Dès lors, il n’est pas illogique, comme le souligne M. Bendris, que les encadrants soient dépassés. Le turn-over constant du personnel ajouté à l’absence de formations communes en travail social de la plupart des encadrants fait qu’il devient impossible de construire ce que l’on nomme communément dans l’action sociale une «culture d’équipe» cohérente et structurante pour les mineurs accueillis. Le malaise des professionnels dans certaines de ces institutions est également lié aux logiques gestionnaires et normatives qui se diffusent dans l’ensemble du secteur sanitaire et social. En effet, les déqualifications de postes, le non-remplacement de salariés à la retraite, mais également les regroupements institutionnels pour des raisons financières sont légion. Le travail social se transforme de plus en plus en expertise sociale, se résumant à contrôler les comportements «anormaux» de «délinquants».

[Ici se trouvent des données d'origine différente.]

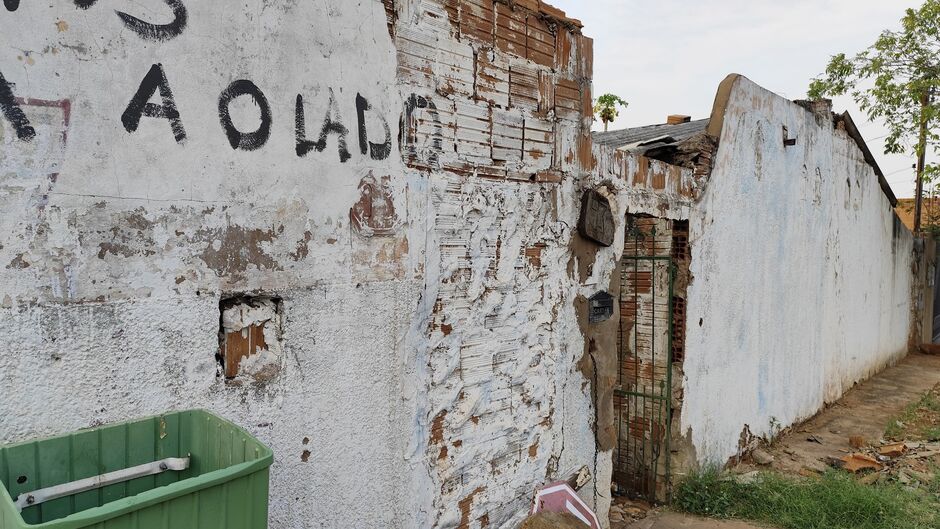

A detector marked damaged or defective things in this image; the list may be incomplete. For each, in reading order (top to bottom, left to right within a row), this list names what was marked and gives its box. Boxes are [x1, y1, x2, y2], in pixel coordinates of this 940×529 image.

rusty metal gate [616, 214, 676, 500]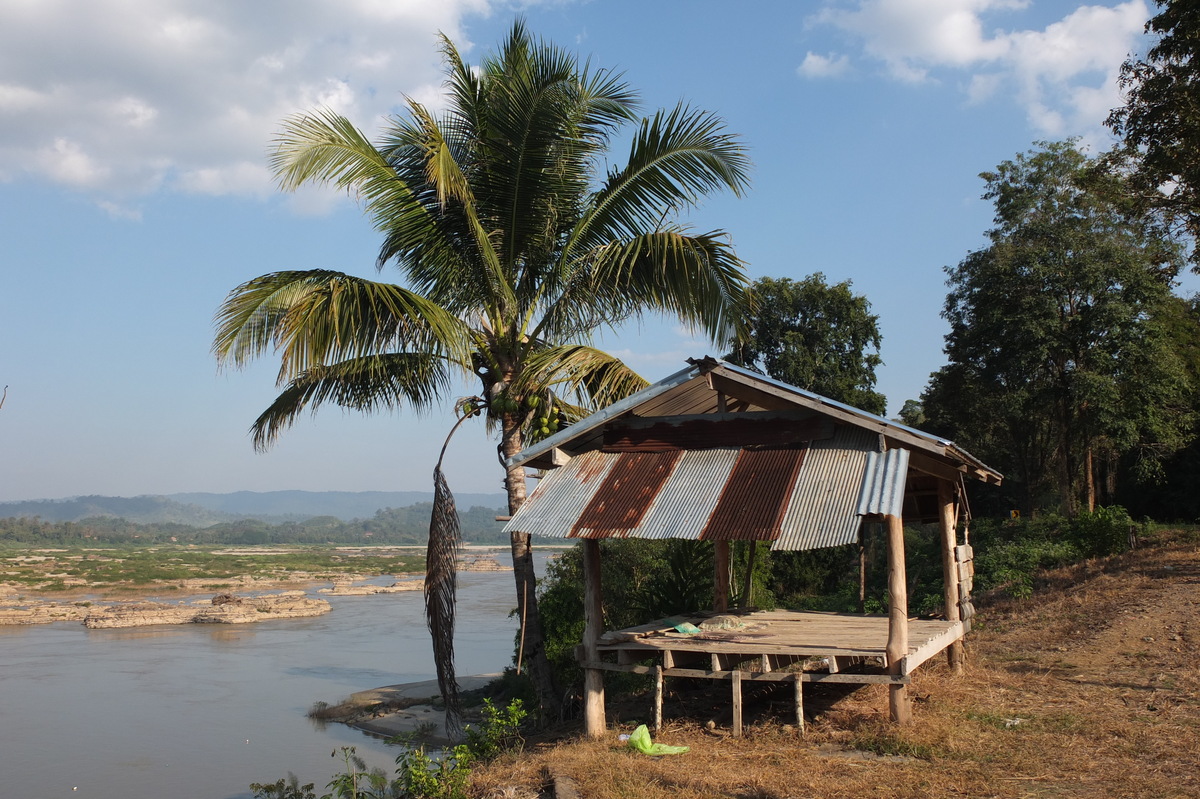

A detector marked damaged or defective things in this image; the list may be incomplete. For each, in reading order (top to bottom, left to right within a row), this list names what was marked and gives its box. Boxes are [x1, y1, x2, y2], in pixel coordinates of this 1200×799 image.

rusty metal roof panel [772, 427, 878, 551]
rusty metal roof panel [854, 448, 907, 515]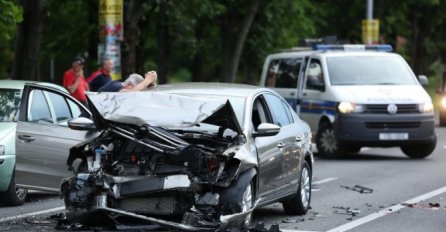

Face au «chaos» institutionnel, décrit par M. Bendris, la directrice du CEF de Savigny-sur-Orge, il convient de prendre acte de cet appel opportun afin qu’il participe à l’inspection d’évaluation de ces centres demandés par la garde des Sceaux. Ce diagnostic permettra (n’en doutons pas !) d’en révéler les dysfonctionnements mais également d’y susciter un remaniement des pratiques au-delà des logiques prescriptives et normatives. Cependant, nous ne pensons pas que la transformation de nombreux foyers ouverts en CEF, ni le développement de ces derniers au nombre d’un par département soit une solution pour lutter de manière efficiente contre la délinquance juvénile. Bien souvent, nous constatons que le passage en CEF de jeunes mineurs souvent très éloignés de leur domicile familial ne fait que renforcer leur marginalisation déjà avancée. En complément de ces structures fermées, il est indéniable qu’il devient nécessaire de renforcer tout le travail social en amont notamment au sein des quartiers populaires : des services de prévention spécialisée (éducateurs de rue) aux services éducatifs en milieu ouvert, en passant par le redéploiement des réseaux d’aides spécialisées aux élèves en difficulté (Rased).